What is expected:
Search the records for the string "acetylation", then copy each line where it appears.

Information shown:

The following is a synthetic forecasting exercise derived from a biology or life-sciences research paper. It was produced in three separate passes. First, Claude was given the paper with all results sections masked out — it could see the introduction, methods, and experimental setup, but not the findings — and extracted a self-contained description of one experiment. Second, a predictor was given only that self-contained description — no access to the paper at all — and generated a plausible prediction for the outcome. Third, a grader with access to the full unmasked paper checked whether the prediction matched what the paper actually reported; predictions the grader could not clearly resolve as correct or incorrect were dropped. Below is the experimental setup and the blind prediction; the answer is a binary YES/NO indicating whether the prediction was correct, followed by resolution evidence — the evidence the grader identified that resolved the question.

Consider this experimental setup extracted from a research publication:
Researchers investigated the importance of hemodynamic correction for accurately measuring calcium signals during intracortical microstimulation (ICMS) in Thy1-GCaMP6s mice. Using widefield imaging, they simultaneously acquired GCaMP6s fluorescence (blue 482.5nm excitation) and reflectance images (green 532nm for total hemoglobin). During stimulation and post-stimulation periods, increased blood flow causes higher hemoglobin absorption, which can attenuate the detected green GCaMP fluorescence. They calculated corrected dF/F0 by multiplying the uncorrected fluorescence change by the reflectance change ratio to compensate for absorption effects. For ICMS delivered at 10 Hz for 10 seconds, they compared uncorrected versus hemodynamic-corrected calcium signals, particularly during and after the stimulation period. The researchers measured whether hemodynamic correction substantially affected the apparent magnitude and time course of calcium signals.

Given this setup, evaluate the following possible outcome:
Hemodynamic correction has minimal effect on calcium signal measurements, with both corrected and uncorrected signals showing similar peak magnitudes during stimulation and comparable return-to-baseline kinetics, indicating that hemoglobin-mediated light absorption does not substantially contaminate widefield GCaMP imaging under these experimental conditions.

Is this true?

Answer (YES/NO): NO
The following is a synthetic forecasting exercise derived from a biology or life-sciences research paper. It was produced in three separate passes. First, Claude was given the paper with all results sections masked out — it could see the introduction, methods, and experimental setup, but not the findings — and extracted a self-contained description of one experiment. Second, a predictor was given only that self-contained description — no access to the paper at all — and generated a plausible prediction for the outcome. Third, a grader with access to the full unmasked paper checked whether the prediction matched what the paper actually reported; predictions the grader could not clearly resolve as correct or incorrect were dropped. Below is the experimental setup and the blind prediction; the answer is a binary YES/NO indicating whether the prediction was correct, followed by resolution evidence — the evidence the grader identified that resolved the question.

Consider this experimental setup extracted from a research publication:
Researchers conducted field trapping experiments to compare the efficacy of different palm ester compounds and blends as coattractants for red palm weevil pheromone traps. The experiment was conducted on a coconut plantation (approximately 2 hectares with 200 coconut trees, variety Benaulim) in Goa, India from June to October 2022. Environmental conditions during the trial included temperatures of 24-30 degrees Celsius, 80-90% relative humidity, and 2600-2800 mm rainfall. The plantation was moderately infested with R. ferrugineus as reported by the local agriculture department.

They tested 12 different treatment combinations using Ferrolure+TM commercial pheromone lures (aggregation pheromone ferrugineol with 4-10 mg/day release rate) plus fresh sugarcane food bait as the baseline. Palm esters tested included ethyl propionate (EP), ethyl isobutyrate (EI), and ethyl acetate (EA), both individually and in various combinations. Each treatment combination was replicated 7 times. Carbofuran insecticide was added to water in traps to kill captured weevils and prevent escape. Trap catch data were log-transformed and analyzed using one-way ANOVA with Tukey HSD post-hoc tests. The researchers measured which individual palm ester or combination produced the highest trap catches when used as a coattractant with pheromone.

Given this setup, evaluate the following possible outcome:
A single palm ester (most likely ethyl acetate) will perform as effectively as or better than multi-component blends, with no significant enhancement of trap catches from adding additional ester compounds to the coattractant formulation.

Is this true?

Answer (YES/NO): NO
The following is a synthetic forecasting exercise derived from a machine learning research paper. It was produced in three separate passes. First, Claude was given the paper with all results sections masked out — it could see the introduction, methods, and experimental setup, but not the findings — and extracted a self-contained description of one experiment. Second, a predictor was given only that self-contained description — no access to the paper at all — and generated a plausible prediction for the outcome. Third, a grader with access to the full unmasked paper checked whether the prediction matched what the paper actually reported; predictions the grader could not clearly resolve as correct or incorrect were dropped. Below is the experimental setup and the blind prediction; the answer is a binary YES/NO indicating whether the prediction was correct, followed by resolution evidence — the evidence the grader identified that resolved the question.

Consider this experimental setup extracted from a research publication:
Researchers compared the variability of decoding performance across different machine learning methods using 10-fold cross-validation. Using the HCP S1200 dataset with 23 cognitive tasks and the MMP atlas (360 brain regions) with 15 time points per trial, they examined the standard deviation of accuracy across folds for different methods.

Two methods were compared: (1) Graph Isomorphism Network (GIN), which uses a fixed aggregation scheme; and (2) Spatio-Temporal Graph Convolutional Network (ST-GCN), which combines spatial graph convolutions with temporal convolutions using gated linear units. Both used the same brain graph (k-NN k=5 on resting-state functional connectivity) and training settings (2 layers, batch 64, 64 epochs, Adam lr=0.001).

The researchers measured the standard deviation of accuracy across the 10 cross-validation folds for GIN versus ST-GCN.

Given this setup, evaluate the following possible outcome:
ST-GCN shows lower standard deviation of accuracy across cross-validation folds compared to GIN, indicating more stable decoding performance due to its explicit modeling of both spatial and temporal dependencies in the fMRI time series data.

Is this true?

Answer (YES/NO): YES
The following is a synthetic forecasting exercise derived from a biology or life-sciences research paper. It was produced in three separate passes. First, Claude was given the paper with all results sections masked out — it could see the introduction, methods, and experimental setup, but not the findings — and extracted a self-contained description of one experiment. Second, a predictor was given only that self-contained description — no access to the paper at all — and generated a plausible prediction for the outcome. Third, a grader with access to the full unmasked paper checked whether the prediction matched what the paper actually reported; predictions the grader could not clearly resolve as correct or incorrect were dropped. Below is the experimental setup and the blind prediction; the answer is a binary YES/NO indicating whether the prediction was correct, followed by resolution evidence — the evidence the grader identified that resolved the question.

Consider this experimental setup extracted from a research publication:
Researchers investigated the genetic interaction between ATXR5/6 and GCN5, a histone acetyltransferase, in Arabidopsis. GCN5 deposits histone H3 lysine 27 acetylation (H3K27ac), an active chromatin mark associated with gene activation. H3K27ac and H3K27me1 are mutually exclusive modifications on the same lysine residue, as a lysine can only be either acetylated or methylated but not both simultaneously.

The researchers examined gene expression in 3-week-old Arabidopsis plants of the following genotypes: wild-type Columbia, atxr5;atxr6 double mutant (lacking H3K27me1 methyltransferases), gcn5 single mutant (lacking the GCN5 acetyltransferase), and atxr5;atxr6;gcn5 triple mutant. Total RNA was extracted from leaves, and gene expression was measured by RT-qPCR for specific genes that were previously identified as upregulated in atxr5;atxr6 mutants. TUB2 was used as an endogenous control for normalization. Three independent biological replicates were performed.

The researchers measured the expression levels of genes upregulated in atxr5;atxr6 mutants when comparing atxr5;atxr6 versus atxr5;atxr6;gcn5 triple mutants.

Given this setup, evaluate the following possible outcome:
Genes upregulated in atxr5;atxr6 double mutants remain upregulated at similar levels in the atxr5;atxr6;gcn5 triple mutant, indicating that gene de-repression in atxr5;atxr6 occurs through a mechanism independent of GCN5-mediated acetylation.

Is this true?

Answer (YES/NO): NO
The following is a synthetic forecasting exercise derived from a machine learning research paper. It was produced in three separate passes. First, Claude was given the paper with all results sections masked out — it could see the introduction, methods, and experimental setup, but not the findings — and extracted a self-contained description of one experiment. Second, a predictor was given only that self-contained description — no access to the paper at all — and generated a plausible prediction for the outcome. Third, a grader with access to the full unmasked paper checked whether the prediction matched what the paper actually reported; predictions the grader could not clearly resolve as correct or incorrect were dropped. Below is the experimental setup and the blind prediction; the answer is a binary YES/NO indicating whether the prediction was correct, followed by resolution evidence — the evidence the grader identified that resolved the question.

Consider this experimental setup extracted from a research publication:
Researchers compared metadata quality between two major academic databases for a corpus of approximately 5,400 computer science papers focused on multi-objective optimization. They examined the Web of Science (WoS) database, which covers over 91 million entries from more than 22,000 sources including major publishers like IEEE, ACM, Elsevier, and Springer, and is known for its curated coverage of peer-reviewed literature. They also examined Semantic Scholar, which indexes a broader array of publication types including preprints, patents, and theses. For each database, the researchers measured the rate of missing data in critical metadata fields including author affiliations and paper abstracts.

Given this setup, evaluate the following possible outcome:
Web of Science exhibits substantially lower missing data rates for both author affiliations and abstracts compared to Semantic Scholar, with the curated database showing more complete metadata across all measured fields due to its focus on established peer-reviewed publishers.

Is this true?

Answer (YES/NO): YES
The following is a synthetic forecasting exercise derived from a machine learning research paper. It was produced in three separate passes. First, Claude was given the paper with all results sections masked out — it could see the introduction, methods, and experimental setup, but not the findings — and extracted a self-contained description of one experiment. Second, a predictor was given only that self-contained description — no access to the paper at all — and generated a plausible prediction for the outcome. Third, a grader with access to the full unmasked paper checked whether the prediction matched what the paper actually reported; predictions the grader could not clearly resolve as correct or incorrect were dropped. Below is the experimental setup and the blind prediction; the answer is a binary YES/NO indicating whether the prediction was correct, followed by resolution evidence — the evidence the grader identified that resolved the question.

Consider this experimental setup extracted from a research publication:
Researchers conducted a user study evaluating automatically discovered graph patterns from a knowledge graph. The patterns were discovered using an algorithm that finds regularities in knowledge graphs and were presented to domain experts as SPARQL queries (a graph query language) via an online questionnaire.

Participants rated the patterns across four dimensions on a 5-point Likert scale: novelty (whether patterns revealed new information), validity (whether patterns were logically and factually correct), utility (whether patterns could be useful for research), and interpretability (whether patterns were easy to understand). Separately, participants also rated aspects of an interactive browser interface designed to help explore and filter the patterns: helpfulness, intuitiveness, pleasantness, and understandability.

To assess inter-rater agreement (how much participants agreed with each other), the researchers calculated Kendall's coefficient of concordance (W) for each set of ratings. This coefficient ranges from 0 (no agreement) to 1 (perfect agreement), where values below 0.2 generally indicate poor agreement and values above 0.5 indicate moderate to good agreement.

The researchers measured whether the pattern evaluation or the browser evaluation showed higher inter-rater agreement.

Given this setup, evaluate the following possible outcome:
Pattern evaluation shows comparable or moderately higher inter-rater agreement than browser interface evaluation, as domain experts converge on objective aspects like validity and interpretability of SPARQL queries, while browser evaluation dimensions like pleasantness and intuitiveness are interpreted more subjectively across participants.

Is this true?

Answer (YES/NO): YES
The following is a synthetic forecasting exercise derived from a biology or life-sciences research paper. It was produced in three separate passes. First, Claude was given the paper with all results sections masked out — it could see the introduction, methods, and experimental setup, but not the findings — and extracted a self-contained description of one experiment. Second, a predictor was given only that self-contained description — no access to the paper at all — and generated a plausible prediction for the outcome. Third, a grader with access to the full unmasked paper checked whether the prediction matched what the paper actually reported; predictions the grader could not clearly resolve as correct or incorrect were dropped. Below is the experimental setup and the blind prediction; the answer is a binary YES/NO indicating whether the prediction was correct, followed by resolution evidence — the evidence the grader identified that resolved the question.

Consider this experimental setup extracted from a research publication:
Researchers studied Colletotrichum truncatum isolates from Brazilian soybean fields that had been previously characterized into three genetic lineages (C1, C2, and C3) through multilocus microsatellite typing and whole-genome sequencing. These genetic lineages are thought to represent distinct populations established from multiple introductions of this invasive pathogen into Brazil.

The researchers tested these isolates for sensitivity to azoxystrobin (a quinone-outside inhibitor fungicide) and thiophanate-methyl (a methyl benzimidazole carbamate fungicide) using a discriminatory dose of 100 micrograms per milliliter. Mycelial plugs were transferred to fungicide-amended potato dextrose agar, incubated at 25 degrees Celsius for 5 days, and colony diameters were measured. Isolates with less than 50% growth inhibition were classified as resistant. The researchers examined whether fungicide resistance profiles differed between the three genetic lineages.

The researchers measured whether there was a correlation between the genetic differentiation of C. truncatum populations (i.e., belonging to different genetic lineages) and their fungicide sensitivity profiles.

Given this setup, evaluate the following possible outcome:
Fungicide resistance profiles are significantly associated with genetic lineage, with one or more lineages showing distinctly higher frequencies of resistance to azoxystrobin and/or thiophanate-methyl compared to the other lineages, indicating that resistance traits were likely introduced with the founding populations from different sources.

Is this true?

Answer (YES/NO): NO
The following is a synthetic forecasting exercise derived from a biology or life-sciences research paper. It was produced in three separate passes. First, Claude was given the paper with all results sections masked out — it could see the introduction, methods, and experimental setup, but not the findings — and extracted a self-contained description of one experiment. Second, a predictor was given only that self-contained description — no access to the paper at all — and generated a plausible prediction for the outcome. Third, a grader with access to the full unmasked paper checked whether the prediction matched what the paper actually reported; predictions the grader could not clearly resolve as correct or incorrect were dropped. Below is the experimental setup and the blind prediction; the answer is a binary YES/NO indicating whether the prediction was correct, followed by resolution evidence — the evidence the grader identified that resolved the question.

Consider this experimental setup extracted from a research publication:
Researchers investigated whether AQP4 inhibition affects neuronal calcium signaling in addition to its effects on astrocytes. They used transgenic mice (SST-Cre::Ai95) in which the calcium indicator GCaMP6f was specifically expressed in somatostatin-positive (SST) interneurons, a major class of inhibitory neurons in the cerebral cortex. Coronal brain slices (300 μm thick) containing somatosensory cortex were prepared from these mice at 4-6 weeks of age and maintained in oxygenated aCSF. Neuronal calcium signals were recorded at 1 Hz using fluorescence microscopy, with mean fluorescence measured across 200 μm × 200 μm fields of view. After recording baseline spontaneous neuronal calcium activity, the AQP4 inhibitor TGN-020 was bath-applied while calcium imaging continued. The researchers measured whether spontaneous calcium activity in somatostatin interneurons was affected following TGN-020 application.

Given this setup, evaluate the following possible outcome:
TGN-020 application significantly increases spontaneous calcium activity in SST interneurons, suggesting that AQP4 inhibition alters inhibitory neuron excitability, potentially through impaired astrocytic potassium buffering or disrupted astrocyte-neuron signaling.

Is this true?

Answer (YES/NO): YES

Output:
Researchers investigated the genetic interaction between ATXR5/6 and GCN5, a histone acetyltransferase, in Arabidopsis. GCN5 deposits histone H3 lysine 27 acetylation (H3K27ac), an active chromatin mark associated with gene activation. H3K27ac and H3K27me1 are mutually exclusive modifications on the same lysine residue, as a lysine can only be either acetylated or methylated but not both simultaneously.
Genes upregulated in atxr5;atxr6 double mutants remain upregulated at similar levels in the atxr5;atxr6;gcn5 triple mutant, indicating that gene de-repression in atxr5;atxr6 occurs through a mechanism independent of GCN5-mediated acetylation.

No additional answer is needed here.